## DATA RECORDS
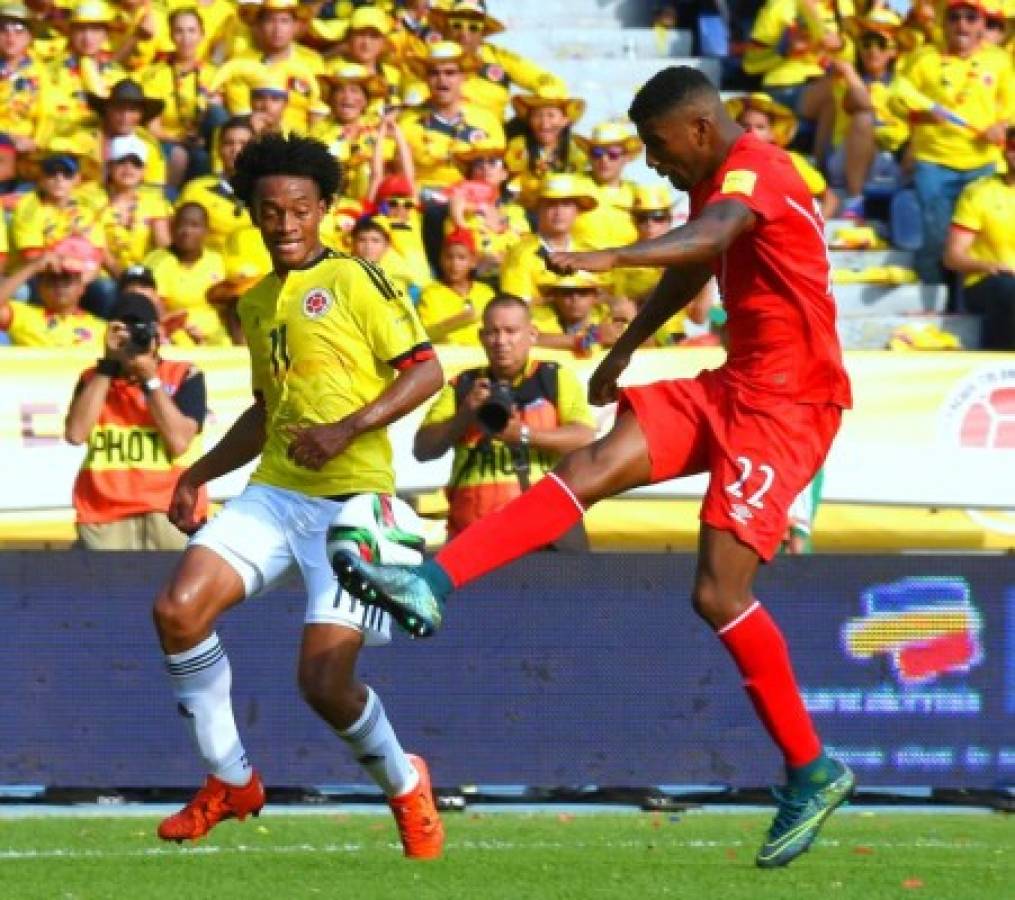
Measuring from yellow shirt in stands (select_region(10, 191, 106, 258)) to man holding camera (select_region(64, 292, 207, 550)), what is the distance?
2.90 m

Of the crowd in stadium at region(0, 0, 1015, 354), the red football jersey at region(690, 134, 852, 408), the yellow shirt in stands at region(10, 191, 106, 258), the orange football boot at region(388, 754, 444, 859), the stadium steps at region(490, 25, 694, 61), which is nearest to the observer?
the red football jersey at region(690, 134, 852, 408)

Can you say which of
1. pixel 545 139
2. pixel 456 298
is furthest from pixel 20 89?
pixel 456 298

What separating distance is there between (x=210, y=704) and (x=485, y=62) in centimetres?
984

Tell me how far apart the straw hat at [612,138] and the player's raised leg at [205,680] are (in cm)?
823

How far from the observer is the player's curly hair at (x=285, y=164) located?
8.31m

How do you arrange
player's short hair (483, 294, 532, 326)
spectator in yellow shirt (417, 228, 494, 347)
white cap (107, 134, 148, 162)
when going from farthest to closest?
white cap (107, 134, 148, 162) → spectator in yellow shirt (417, 228, 494, 347) → player's short hair (483, 294, 532, 326)

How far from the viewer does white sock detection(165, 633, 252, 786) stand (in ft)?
27.5

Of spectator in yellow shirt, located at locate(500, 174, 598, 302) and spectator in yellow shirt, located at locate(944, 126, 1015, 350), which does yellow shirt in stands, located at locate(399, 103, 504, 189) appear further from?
spectator in yellow shirt, located at locate(944, 126, 1015, 350)

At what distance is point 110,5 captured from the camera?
56.3 feet

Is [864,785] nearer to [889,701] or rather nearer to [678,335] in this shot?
[889,701]

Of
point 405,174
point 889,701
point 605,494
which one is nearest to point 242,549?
point 605,494

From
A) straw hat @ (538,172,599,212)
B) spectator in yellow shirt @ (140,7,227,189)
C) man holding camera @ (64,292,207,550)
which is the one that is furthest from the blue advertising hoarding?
spectator in yellow shirt @ (140,7,227,189)

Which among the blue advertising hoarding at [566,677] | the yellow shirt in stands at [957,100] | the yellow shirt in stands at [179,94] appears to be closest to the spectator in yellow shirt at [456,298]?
the yellow shirt in stands at [179,94]

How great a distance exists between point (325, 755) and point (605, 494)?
3566 millimetres
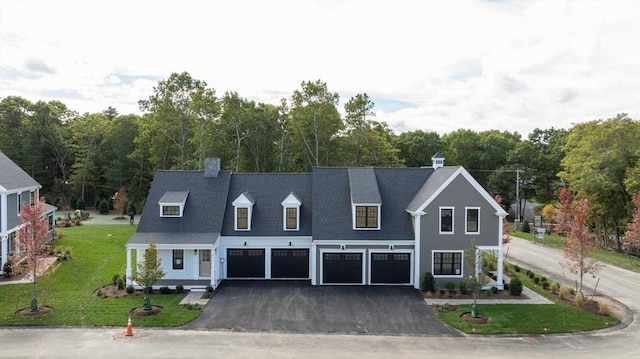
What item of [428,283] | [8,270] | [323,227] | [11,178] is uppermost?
[11,178]

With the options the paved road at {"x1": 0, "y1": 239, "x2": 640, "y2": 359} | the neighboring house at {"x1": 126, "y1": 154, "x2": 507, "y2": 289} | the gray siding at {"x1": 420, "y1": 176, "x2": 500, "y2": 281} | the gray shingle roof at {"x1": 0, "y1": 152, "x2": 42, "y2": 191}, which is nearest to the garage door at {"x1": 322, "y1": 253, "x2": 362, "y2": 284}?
the neighboring house at {"x1": 126, "y1": 154, "x2": 507, "y2": 289}

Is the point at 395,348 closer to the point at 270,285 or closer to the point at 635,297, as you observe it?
the point at 270,285

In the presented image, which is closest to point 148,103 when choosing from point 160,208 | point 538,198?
point 160,208

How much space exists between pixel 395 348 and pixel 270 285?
36.1 ft

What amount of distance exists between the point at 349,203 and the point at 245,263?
783 cm

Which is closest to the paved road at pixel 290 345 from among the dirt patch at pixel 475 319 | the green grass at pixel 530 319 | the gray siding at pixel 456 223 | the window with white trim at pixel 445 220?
the green grass at pixel 530 319

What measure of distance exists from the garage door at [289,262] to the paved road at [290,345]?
879 cm

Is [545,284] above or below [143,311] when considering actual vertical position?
above

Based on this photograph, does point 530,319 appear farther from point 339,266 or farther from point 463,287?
point 339,266

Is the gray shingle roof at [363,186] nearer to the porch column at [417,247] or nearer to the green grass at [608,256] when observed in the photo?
the porch column at [417,247]

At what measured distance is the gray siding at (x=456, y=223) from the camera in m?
27.5

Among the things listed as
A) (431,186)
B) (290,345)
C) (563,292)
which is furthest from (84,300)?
(563,292)

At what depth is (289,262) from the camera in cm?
2905

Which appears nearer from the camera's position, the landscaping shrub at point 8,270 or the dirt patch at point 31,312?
the dirt patch at point 31,312
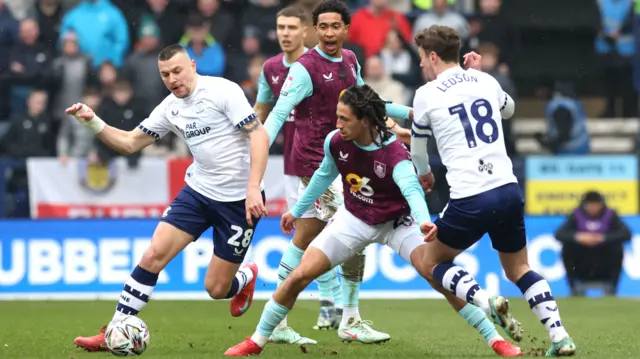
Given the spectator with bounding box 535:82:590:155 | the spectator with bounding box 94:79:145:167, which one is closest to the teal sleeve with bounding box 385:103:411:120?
the spectator with bounding box 94:79:145:167

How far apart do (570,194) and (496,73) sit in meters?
2.20

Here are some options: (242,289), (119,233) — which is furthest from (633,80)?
(242,289)

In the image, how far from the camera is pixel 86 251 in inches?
637

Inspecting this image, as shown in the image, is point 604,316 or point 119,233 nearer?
point 604,316

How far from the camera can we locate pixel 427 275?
28.7 feet

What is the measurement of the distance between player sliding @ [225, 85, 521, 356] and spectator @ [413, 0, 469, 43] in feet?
32.5

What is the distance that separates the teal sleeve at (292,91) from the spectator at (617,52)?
1045 centimetres

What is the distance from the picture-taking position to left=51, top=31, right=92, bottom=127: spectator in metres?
18.3

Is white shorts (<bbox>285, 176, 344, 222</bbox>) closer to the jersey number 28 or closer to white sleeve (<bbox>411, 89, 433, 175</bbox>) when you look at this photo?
white sleeve (<bbox>411, 89, 433, 175</bbox>)

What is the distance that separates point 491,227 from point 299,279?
1469 mm

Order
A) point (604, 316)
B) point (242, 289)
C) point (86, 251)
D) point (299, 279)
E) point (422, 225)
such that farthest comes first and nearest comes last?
1. point (86, 251)
2. point (604, 316)
3. point (242, 289)
4. point (299, 279)
5. point (422, 225)

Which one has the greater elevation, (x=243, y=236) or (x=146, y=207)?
(x=243, y=236)

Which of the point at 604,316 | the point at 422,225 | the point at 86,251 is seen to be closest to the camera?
the point at 422,225

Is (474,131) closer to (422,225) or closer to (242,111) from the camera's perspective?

## AIM
Substitute "sun hat" for every "straw hat" in the records above and reproduce them with nothing else changed. Leave the pictures out.

## EXERCISE ANSWER
Measuring from yellow shirt in stands (select_region(10, 191, 106, 258)) to man holding camera (select_region(64, 292, 207, 550)), what is the distance?
2.90 m

Of the crowd in stadium at region(0, 0, 1015, 354), the red football jersey at region(690, 134, 852, 408), the yellow shirt in stands at region(10, 191, 106, 258), the orange football boot at region(388, 754, 444, 859), the stadium steps at region(490, 25, 694, 61), which is nearest to the observer?
the red football jersey at region(690, 134, 852, 408)

Can you say which of
1. pixel 545 139
2. pixel 456 298
is furthest from pixel 20 89?
pixel 456 298

What separating distance is there between (x=210, y=704) and (x=485, y=62) in centimetres?
984

Tell me how far apart the sun hat at [612,138] and the player's raised leg at [205,680] are (in cm)?
823

How far from the observer is the player's curly hair at (x=285, y=164) located?
8.31m

How do you arrange
player's short hair (483, 294, 532, 326)
spectator in yellow shirt (417, 228, 494, 347)
white cap (107, 134, 148, 162)
when going from farthest to closest?
white cap (107, 134, 148, 162) → spectator in yellow shirt (417, 228, 494, 347) → player's short hair (483, 294, 532, 326)

How far from the viewer does white sock detection(165, 633, 252, 786) stand (in ft)?
27.5

Of spectator in yellow shirt, located at locate(500, 174, 598, 302) and spectator in yellow shirt, located at locate(944, 126, 1015, 350), which does yellow shirt in stands, located at locate(399, 103, 504, 189) appear further from?
spectator in yellow shirt, located at locate(944, 126, 1015, 350)

At what distance is point 110,5 captured from the camera?
56.3 feet

Is [864,785] nearer to [889,701] or rather nearer to [678,335] in this shot?
[889,701]

Of
point 405,174
point 889,701
point 605,494
which one is nearest to point 242,549?
point 605,494

From
A) sun hat @ (538,172,599,212)
B) spectator in yellow shirt @ (140,7,227,189)
C) man holding camera @ (64,292,207,550)
which is the one that is furthest from the blue advertising hoarding?
spectator in yellow shirt @ (140,7,227,189)

Which among the blue advertising hoarding at [566,677] | the yellow shirt in stands at [957,100] | the yellow shirt in stands at [179,94] appears to be closest to the spectator in yellow shirt at [456,298]?
the yellow shirt in stands at [179,94]

How great a distance exists between point (325, 755) and point (605, 494)?
3566 millimetres
What item of [428,283] | [8,270] | [323,227] | [11,178] is uppermost?
[11,178]

With the options the paved road at {"x1": 0, "y1": 239, "x2": 640, "y2": 359} | the neighboring house at {"x1": 126, "y1": 154, "x2": 507, "y2": 289} | the gray siding at {"x1": 420, "y1": 176, "x2": 500, "y2": 281} | the gray shingle roof at {"x1": 0, "y1": 152, "x2": 42, "y2": 191}, which is nearest to the garage door at {"x1": 322, "y1": 253, "x2": 362, "y2": 284}?
the neighboring house at {"x1": 126, "y1": 154, "x2": 507, "y2": 289}

Is the point at 395,348 closer to the point at 270,285 or closer to the point at 635,297, as you observe it?
the point at 270,285

In the presented image, which is closest to point 148,103 when choosing from point 160,208 | point 538,198?
point 160,208

How much space exists between pixel 395 348 and pixel 270 285?
36.1 ft

What amount of distance exists between the point at 349,203 and the point at 245,263?
783 cm

Which is closest to the paved road at pixel 290 345 from among the dirt patch at pixel 475 319 | the green grass at pixel 530 319 | the gray siding at pixel 456 223 | the window with white trim at pixel 445 220?
the green grass at pixel 530 319

What measure of distance exists from the garage door at [289,262] to the paved road at [290,345]?
879 cm

Is [545,284] above or below [143,311] when considering actual vertical position?
above

Based on this photograph, does point 530,319 appear farther from point 339,266 or farther from point 463,287?
point 339,266

Is the gray shingle roof at [363,186] nearer to the porch column at [417,247] or nearer to the green grass at [608,256] when observed in the photo?
the porch column at [417,247]

At what measured distance is the gray siding at (x=456, y=223) from the camera in m?
27.5

Among the things listed as
A) (431,186)
B) (290,345)
C) (563,292)
which is furthest from (84,300)?
(563,292)

At what depth is (289,262) from the camera in cm?
2905

Which appears nearer from the camera's position, the landscaping shrub at point 8,270 or the dirt patch at point 31,312?
the dirt patch at point 31,312
Given the spectator with bounding box 535:82:590:155 | the spectator with bounding box 94:79:145:167, which one is closest to the teal sleeve with bounding box 385:103:411:120?
the spectator with bounding box 94:79:145:167

How far apart do (570,194) and (496,73) sit in meters?
2.20

Here are some options: (242,289), (119,233) — which is furthest from (633,80)?
(242,289)

In the image, how far from the camera is pixel 86 251 in inches?
637

Inspecting this image, as shown in the image, is point 604,316 or point 119,233 nearer?
point 604,316

How far from the camera can we locate pixel 427 275?
28.7 feet

What is the measurement of the distance between player sliding @ [225, 85, 521, 356] and spectator @ [413, 0, 469, 43] in feet?
32.5

What is the distance that separates the teal sleeve at (292,91) from the spectator at (617,52)?
1045 centimetres

What is the distance from the picture-taking position to left=51, top=31, right=92, bottom=127: spectator in metres?
18.3

Is white shorts (<bbox>285, 176, 344, 222</bbox>) closer to the jersey number 28 or closer to white sleeve (<bbox>411, 89, 433, 175</bbox>) when you look at this photo?
white sleeve (<bbox>411, 89, 433, 175</bbox>)

What is the distance that separates point 491,227 from point 299,279?
1469 mm

Order
A) point (604, 316)
B) point (242, 289)
C) point (86, 251)
D) point (299, 279)
E) point (422, 225)
such that farthest comes first and nearest comes last?
1. point (86, 251)
2. point (604, 316)
3. point (242, 289)
4. point (299, 279)
5. point (422, 225)

Which one has the greater elevation, (x=243, y=236) or (x=146, y=207)?
(x=243, y=236)

Which of the point at 604,316 | the point at 422,225 | the point at 86,251 is seen to be closest to the camera?
the point at 422,225

Is (474,131) closer to (422,225) or closer to (242,111) from the camera's perspective?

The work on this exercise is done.